Lending institutions don't inspire mass affection, particularly when credit is tightening and interest rates are rising. At times like these, critics sometimes bring to mind the nameless character in "The Grapes of Wrath" who lamented: "The bank is something more than men, I tell you. It's the monster. Men made it, but they can't control it."
Today, the ghost of Tom Joad inhabits the body of Sen. Charles Schumer, D-N.Y., who spies a monster scarier than banks: lenders who offer subprime mortgages. Contemplating the plight of their customers, some of whom are finding it hard to meet their obligations, he demands new controls to shackle the beast.
In the old days, financial institutions that refused to lend to people with low incomes or imperfect credit were accused of victimizing the needy. Today, financial institutions that make many loans to those same people are found guilty of the same crime.
The controversy stems from an increase in home foreclosures among people with subprime loans. These mortgages, provided to borrowers whose income or credit rating disqualifies them from standard loans, carry a higher interest rate and often feature balloon payments after a few years. Someone who can handle the initial payment may be overextended when the monthly cost jumps.
But the fact that some borrowers are behind on their payments is no condemnation of the system that furnished them credit. They are in the subprime market, after all, because their credit history or income suggests they are bad risks, and it's no shock to find that some of them turn out to be exactly that.
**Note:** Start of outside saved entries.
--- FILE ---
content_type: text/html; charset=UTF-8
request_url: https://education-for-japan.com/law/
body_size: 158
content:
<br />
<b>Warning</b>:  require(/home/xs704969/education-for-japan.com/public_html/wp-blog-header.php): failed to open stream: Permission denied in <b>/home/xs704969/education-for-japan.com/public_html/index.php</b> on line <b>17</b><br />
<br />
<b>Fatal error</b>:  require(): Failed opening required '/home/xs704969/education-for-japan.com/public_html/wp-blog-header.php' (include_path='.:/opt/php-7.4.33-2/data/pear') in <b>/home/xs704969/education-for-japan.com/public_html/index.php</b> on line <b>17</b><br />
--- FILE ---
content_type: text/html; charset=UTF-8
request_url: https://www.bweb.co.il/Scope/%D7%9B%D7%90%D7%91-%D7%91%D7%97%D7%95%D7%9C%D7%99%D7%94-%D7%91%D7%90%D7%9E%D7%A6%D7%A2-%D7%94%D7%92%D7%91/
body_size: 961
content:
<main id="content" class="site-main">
"Subprime" is a vile epithet to Schumer. But the very existence of this market is an achievement, since it offers funding to people who once were shut out of homebuying. Today, according to the Center for Responsible Lending, most mortgages provided to blacks, and 40 percent of those going to Hispanics, are of the subprime variety. In the past, these customers wouldn't have had to worry about foreclosure, because they would have been stuck renting.
As it happens, the overwhelming majority of subprime customers handle their obligations just fine. At last count, fewer than 14 percent of them were delinquent, meaning 86 percent were not. Most people pay what they owe, and those who don't suffer the consequences. Absent consequences, fewer people would repay, and mortgage providers would demand higher rates to lend to the remainder. "Helping" subprime borrowers would thus hurt most of them.
Schumer hopes to avert future foreclosures by insisting that homeowners demonstrate they have the income to afford not merely the initial payment, but the highest one they will eventually face. He also plans to spare current borrowers by spending tax revenues for their benefit -- as well as vigorously pressuring private financial institutions to "direct resources" to this worthy end. The money would go to nonprofit entities, so they can help debtors and creditors reach terms to prevent foreclosure.
But lenders already have good reason to work out bad loans, so they don't get left holding a property that, in today's market, may be worth less than the mortgage. If it's true, as Schumer claims, that many borrowers could qualify for cheaper loans, they are free to go get them -- and mortgage brokers have ample incentive to seek those customers out. The senator's bizarre assumption is that absent federal intervention, all these parties will blunder around without a clue.
In fact, most of them know what they're doing. A recent study for the National Bureau of Economic Research found that thanks to improvements in the mortgage market over the past 35 years, "households are now more able to buy homes whose values are consistent with their long-term income prospects."
A family whose disposable income stands to rise in the coming years can now get a mortgage that reflects its potential. Before such innovations as subprime loans, says one of the authors, Princeton economist Harvey Rosen, "you might know that you had great prospects, but it didn't matter."
Of course, some people will overestimate what they can eventually afford, and some of them will lose their homes. But most of these loans, however dicey they look to congressional Democrats, get repaid, which suggests the borrowers know best.
Schumer, however, would overrule their judgment and dash their dreams. They can take deep consolation in knowing it's for their own good.